→ Task requirements:
a) In the podcast transcript below, list every option the speaker names for what a company could do with its free cash flow.
b) Rewrite everything in the podcast transcript below from "On this week’s" down to "on this episode.", putting "downturn" in place of "correction".

On this week’s show, Karl discusses the items that have investors worried and why the stock market is vulnerable to a correction right now. From the President’s overseas trip to the worrisome chart circling trading desks right now, Karl covers it all on this episode.
Karl Eggerss: Hey, welcome to the Eggerss Report. It’s your investing playbook. Thanks for joining me, appreciate it. My name is Karl Eggerss. I am your host. I am the President and CEO of Eggerss Capital Management. We’re an independent, fee-only, Registered Investment Advisor, and we’ve got a website that you can go to. Eggersscapital.com is the website, E-G-G-E-R-S-S capital.com. We revamped it a few months ago, and I think it’s simpler. I think it’s got a lot of good information on there that you can use, and it’s really broken down into three big pieces. One of them is financial planning, which is what we do for folks, and those are things that really answer questions like, do I have enough for retirement? Could I convert to a Roth IRA? Should I be contributing at my company’s 401(k) in a Roth, or should I be doing things pre-tax? Do I take social security earlier? Do I delay? Do I take a lump sum or a pension for my company? These are things we answer during the financial planning process.
We do have, on our website, a free Track Your Finances tool under the financial planning section. That’s a free tool for you. Then we also do investment management. How do I increase my investment income, these are questions we get fairly often, how do I reduce the volatility in my portfolio? Do you guys look at my 401(k) and help me make decisions on that? Are there things outside of stocks and bonds that I can invest in? Those are all questions that we get a lot during the investment management process.
Then the third thing is financial education, and really, that’s our blog, if you will, that that’s where post our articles, our podcast, et cetera. You can go on eggersscapital.com. In fact, you can sign up for the blog for free. Any time there’s an article posted, we will send that to you. 210-526-0057‘s our telephone number. 210-526-0057. On the blog, we wrote an article on Thursday, I believe, and really, it was an article/interview. I did an interview Thursday morning on a San Antonio radio station as I do every Monday morning typically, I did it Thursday last week, but where we discuss some things that could derail the stock market. It’s been a good stock market for a while now. I think there are definitely some risks out there that investors need to realize, and I think this is a very important time to look at your portfolio and really know what you own, why you own it, and do some stress-testing.
Now, stress-testing’s kind of difficult because we all prepare for things that we know of, and what about things that are hard to quantify? Stress-testing isn’t a perfect science, but I do think people don’t have a clue what they own sometimes, and that’s really, really dangerous. As the market matures, as it goes up, there are things that are very, very expensive. There’s things that are in a bubble, so knowing what you own is important.
Now, as we were discussing this on the Trey Ware show on Thursday morning, the three things that could derail the rally. I brought up the three points, and you can go listen to the interview, but some of them, I wanted to discuss those, what they are.
I think number one, the things that could derail the stock market are, we’ve been seeing the last several years that companies, when they have free cash flow, meaning they have more money coming in than it’s going out, essentially, they have choices what they’re going to do with that. They could give their employees a raise. They could increase benefits. They could go invest in research and development. They could buy more property and build another plant. They could do all sorts of things. They could acquire another company, but they could also, if they’re publicly traded, go buy their stock in the open market.

→ Material supplied:
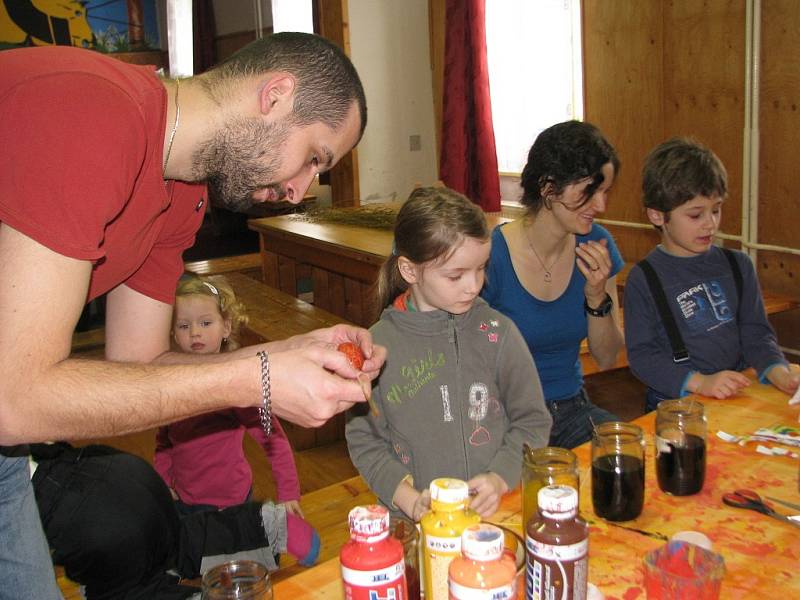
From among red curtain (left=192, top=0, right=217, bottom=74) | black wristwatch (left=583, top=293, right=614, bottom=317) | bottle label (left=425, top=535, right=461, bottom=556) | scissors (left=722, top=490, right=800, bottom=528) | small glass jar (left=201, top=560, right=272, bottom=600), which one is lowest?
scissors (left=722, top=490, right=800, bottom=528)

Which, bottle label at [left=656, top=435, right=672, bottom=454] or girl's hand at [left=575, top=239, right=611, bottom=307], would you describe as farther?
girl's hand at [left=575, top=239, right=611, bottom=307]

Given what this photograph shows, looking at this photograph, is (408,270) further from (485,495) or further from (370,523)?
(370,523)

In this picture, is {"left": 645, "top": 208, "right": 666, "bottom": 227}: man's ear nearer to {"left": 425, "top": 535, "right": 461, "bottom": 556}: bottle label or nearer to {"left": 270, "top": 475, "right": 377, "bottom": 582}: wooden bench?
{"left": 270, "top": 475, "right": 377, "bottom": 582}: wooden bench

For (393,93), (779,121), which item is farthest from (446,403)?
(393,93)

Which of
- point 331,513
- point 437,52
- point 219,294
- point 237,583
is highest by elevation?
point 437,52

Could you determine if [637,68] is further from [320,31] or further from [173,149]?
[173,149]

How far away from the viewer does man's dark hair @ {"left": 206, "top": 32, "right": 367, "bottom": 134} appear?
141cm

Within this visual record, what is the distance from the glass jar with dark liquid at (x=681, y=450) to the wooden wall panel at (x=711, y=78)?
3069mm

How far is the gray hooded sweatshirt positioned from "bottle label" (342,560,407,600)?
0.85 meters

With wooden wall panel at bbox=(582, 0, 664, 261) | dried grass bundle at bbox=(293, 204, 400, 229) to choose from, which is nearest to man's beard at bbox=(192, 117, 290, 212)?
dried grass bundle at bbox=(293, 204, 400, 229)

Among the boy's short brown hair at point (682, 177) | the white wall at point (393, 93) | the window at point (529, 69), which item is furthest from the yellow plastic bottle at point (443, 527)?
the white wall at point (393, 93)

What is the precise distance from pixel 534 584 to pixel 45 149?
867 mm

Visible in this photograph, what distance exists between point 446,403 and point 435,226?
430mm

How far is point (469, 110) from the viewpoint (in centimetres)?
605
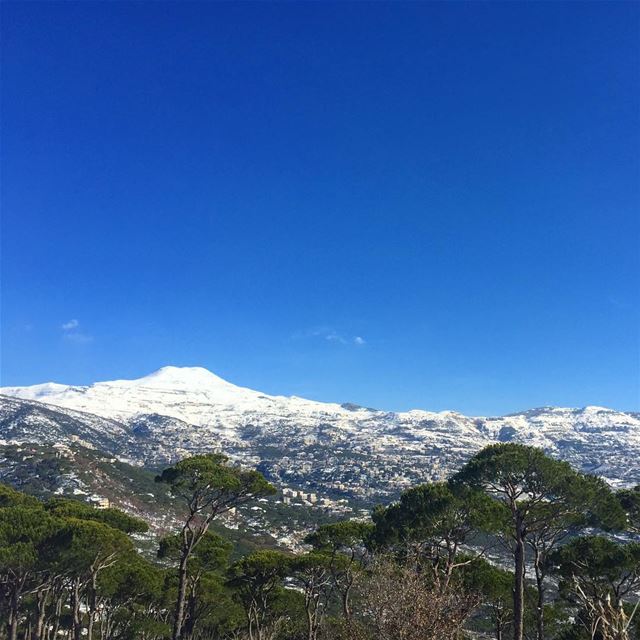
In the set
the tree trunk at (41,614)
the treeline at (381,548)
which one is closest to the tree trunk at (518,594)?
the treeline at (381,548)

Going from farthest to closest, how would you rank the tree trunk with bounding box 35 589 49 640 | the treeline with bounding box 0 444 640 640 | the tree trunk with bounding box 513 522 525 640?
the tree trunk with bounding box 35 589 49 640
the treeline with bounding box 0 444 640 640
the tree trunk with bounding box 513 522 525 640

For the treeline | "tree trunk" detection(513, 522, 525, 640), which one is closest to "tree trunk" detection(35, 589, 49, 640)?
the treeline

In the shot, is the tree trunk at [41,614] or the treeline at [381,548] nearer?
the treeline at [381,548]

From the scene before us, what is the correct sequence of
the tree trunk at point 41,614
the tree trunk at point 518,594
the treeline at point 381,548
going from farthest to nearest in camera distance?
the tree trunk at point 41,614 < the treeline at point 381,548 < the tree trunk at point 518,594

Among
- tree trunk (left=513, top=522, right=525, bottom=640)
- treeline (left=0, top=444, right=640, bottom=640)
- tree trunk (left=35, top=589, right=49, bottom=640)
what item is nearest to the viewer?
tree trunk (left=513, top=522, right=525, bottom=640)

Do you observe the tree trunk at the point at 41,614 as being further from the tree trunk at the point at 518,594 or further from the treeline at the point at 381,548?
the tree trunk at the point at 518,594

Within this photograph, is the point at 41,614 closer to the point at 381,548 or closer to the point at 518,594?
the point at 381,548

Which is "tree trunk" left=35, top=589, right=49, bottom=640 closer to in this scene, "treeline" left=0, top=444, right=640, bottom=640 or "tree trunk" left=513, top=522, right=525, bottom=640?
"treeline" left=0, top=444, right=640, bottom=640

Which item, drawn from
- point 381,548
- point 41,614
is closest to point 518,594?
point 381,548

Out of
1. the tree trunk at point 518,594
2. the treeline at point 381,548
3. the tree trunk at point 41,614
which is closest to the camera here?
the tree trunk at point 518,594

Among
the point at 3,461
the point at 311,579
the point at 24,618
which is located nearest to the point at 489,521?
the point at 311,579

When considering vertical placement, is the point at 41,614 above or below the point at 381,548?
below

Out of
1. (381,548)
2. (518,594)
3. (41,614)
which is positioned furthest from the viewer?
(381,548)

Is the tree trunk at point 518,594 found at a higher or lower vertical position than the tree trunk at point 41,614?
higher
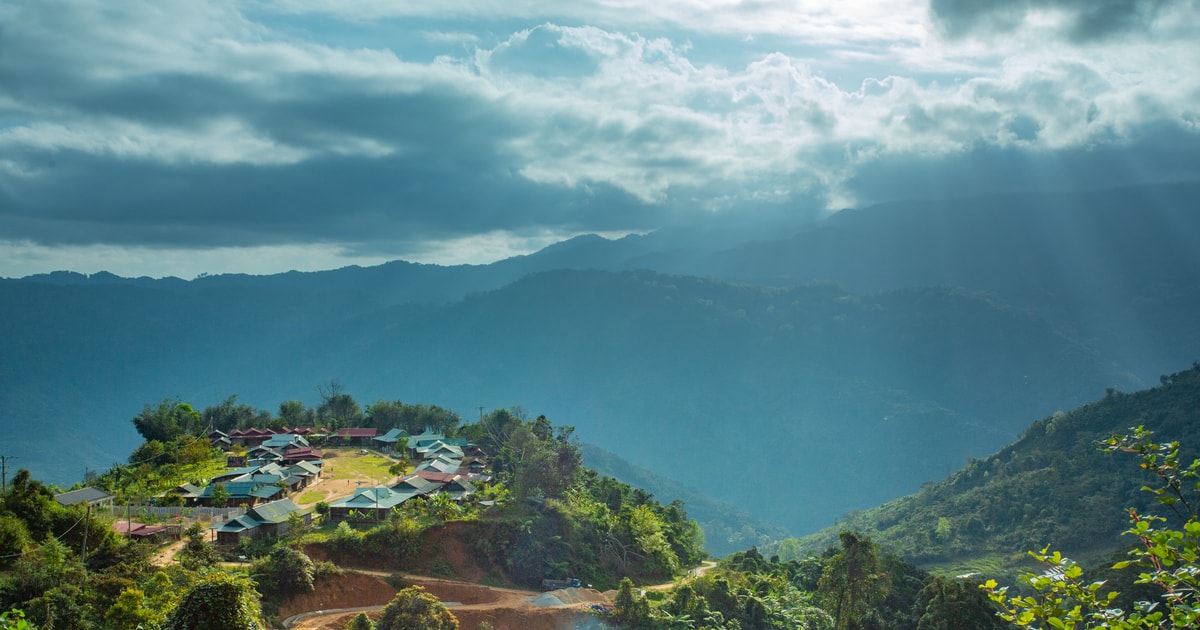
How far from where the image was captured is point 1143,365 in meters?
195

→ Exercise responses:
a)
- Give their employees a raise
- Increase benefits
- Invest in research and development
- Buy more property and build another plant
- Acquire another company
- Buy their stock in the open market, if they're publicly traded

b)
On this week’s show, Karl discusses the items that have investors worried and why the stock market is vulnerable to a downturn right now. From the President’s overseas trip to the worrisome chart circling trading desks right now, Karl covers it all on this episode.